Why not use the live_comm_uuids from ygm_uuids for unlinking files during a crash? The use of a C array of strings with MAX_SHM_PATHS entries is going to be unnecessarily limiting.
There was a problem hiding this comment.
Manipulation/use of std::set and std::string are very likely to violate signal handler calling context assumptions due to use of dynamic memory, and many associated functions not safe for potential reentry behavior. Current code was intentionally written to not use any operations or structures that are not verifiably async-signal-safe.
It may be overly complicated now that we are considering session removal / recovery in YGM-top. If it is overkill I can roll back to live_comm_uuids.
There was a problem hiding this comment.
I think we can work around this in our case. We aren't trying to call malloc in the signal handler. Just read from the set.

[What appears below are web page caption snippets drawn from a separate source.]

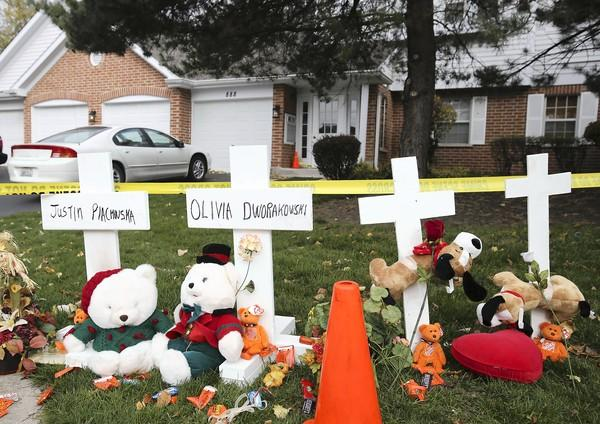 Four wooden crosses mark the house at the scene of the double homicide of two children, five-year-old Olivia Dworakowski and seven-year-old Justin Plackowska, Nov. 1 in Naperville. Two of the crosses are for the two dogs that were also killed. Justin's mother, Elziebta Plackowska has been charged. She had been babysitting at the Dworakowski home.
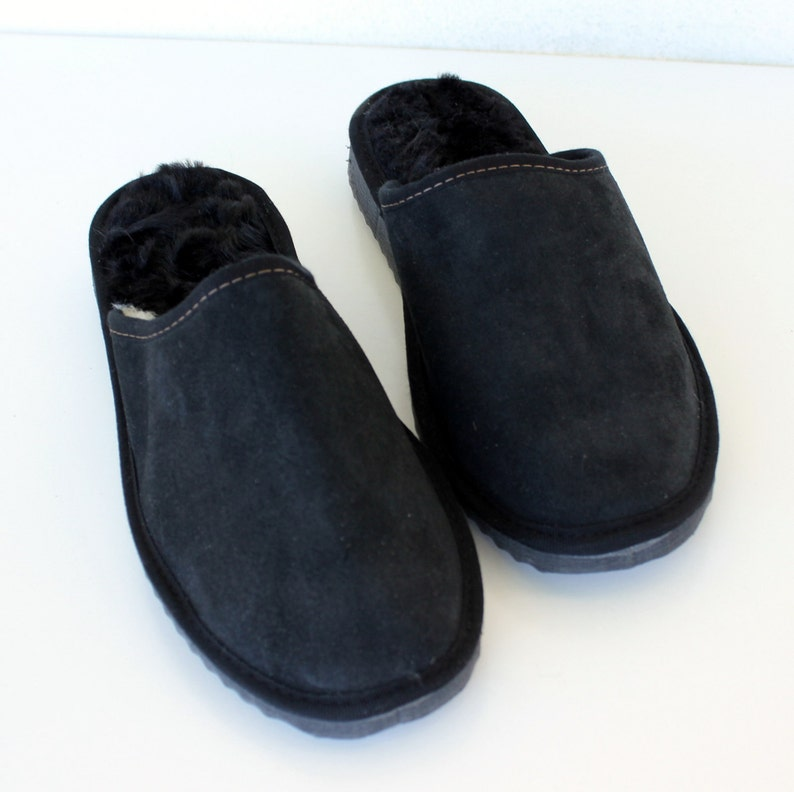817b37db4258b Men slippers made of sheepskin black leather on top and white fur inside  for extra warmth, totally handmade. A great gift for him or dad
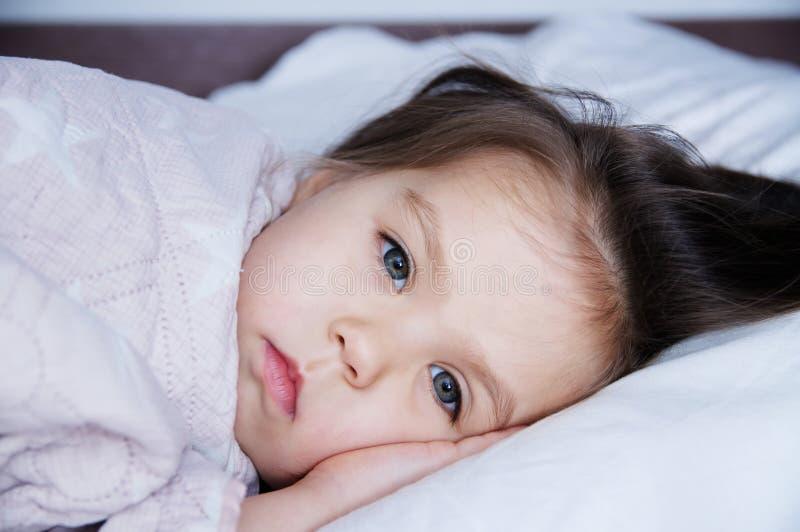 Μικρά κορίτσια που πηγαίνουν στον ύπνο που βρίσκεται στο κρεβάτι πρόγραμμα ύπνου στον εσωτερικό τρόπο ζωής χαριτωμένο πορτρέτο πα στοκ εικόνα με δικαίωμα ελεύθερης χρήσης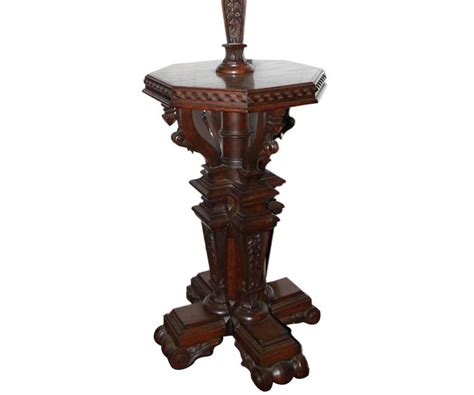 antique gothic revival floor l with attached table at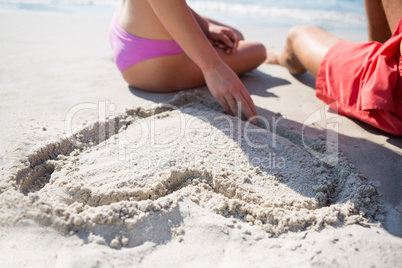 Mid section of couple sitting by heart shape carved on sand at beach
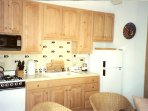 Full kitchen with microwave oven, refer, full range, all counter-top appliances.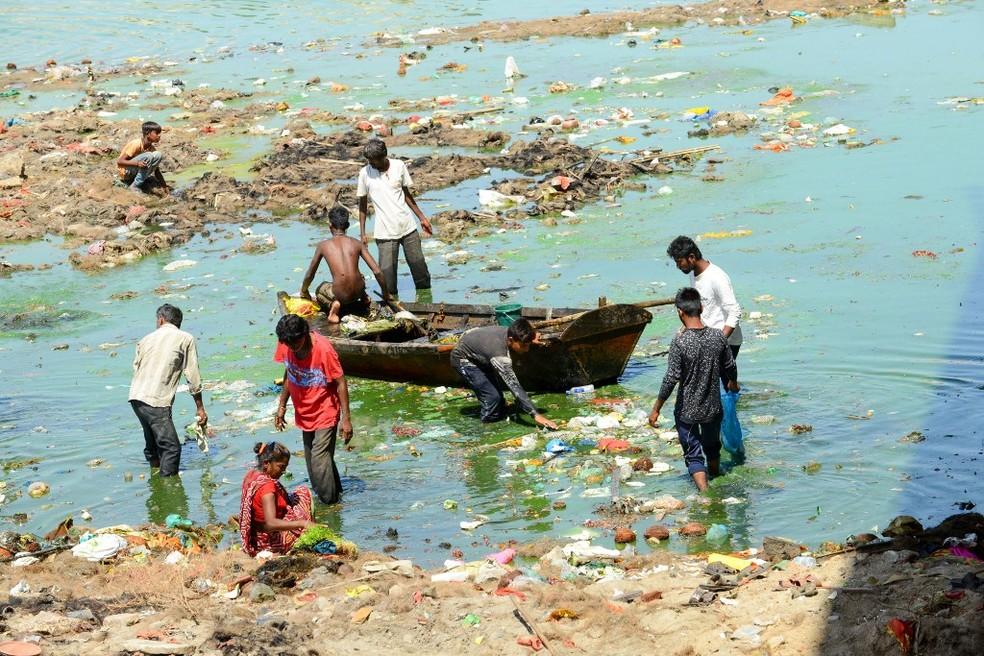 Moradores retiram lixo do rio Sabarmati, na cidade indiana de Ahmedabad — Foto: Sam Panthaky/AFP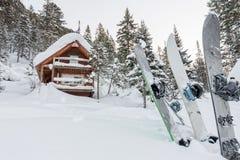 Сноуборд на шале дома в лесе зимы с снегом в mountai Стоковые Фотографии RF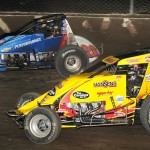 Bryan Clauson (20) and Tracy Hines jockey for position during USAC sprint car action at Eldora Speedway. (Frank Smith photo)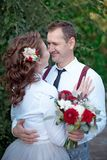 Young happy couple in white shirts having a date outdoor in the forest or park with bouquet of roses stock photos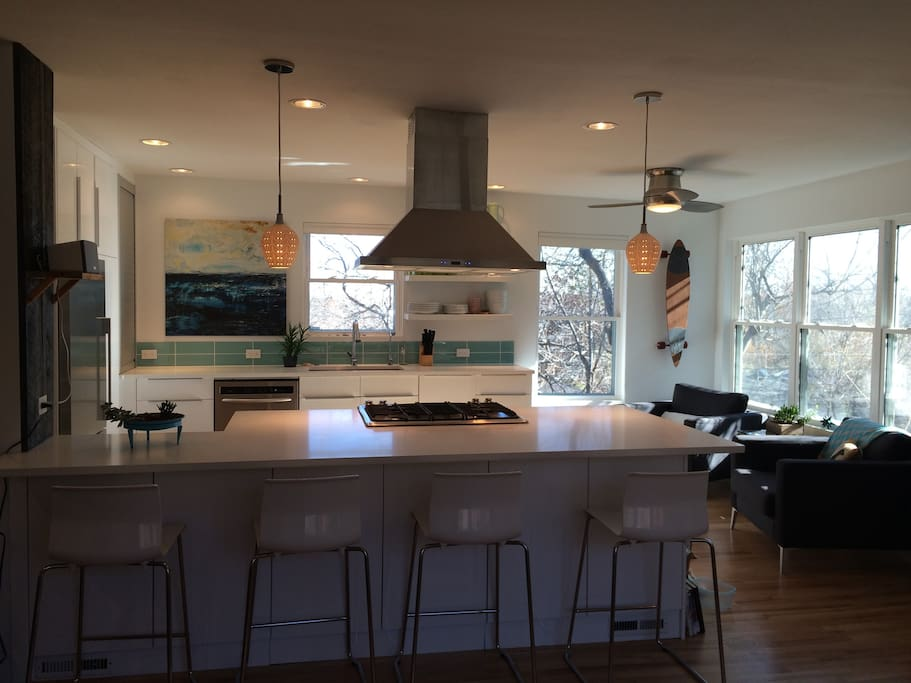 Kitchen designed for cooking and socializing with pals.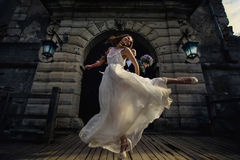 La sposa e lo sposo allegri saltano felicemente nell'aria nella parte anteriore dell' Immagini Stock Libere da Diritti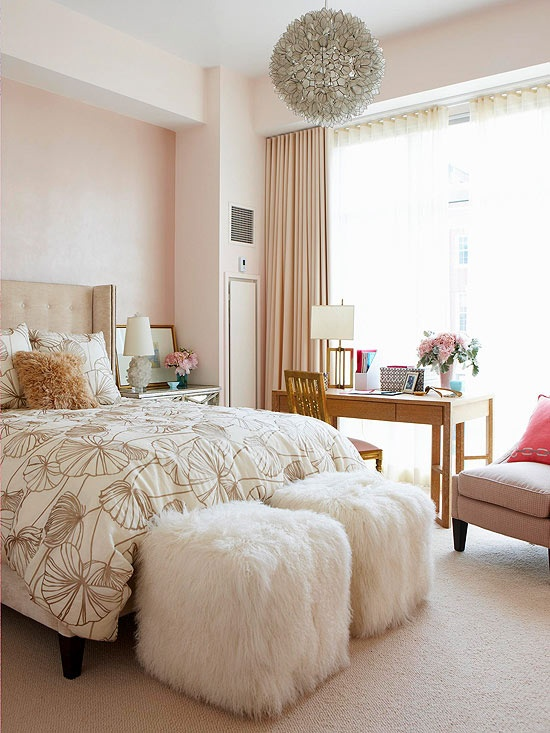 a pretty pink bedroom with a neutral bed, white fur stools, a simple table and a chair, a floral chandelier and pink curtains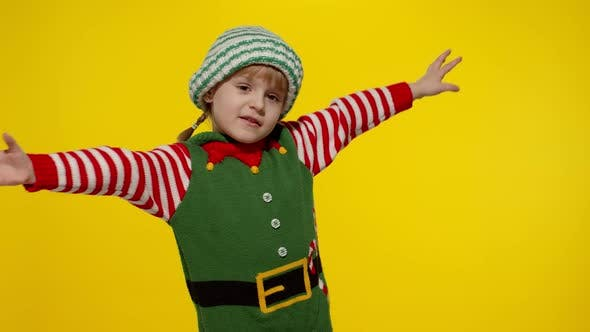 Kid Girl in Christmas Elf Santa Helper Costume Dancing Fooling Around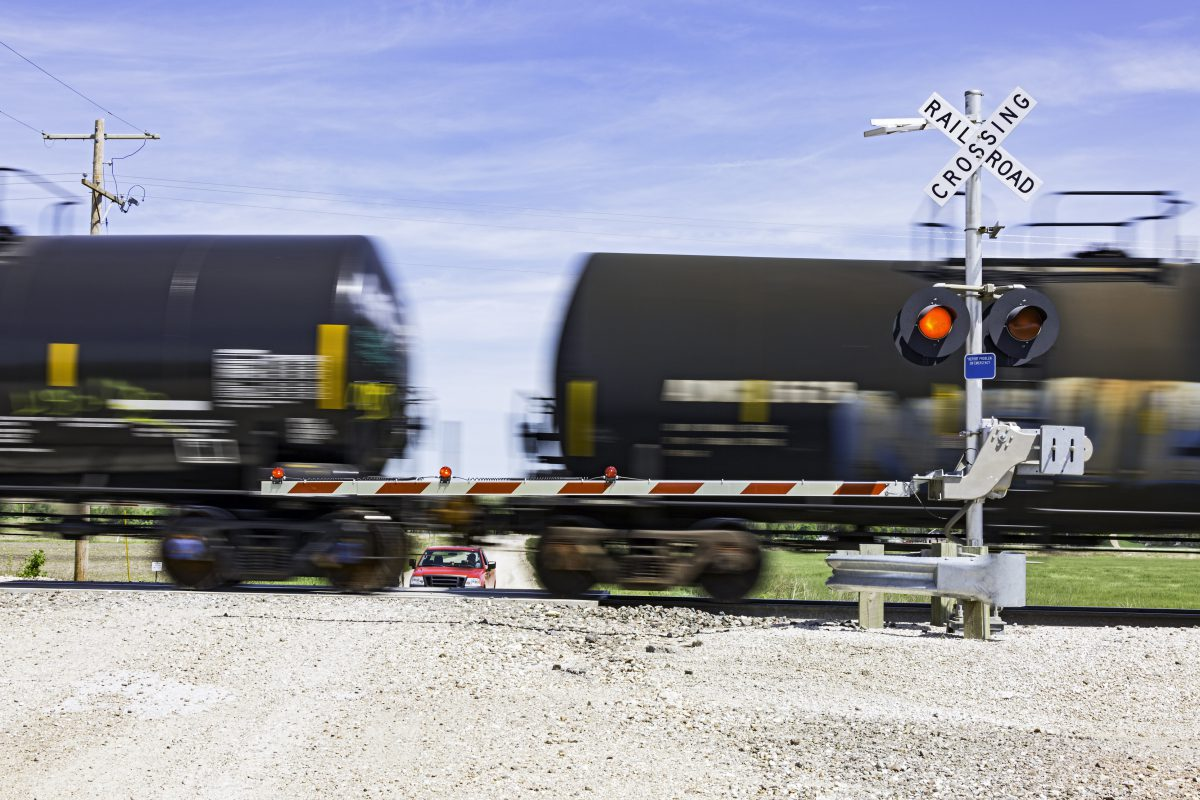 Hazardous rail freight passes crossing on rural road.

We can also get away with not removing the UUIDs when we are in the signal handler.
The one case that could be an issue is if the signal was raised during the insertion of the UUID into live_comm_uuids. If we want to be safe in this case, I believe we could use sigprocmask to turn signals off when adding/removing UUIDs, and then turn them back on.
There was a problem hiding this comment.
I see what you mean. I'll change it to read from live_comm_uuid and reconstruct the shm paths in handler.
…s for comm_stats data storage.
…ined handler; Tests not yet refactored
Implements features to be used in coordination with YGM-top.
Adds shared memory backing capability for ygm communicator stats, allowing external reader to see comm stats data during live program runs.
Also adds cleanup infrastructure to account for abnormal program exit conditions where possible.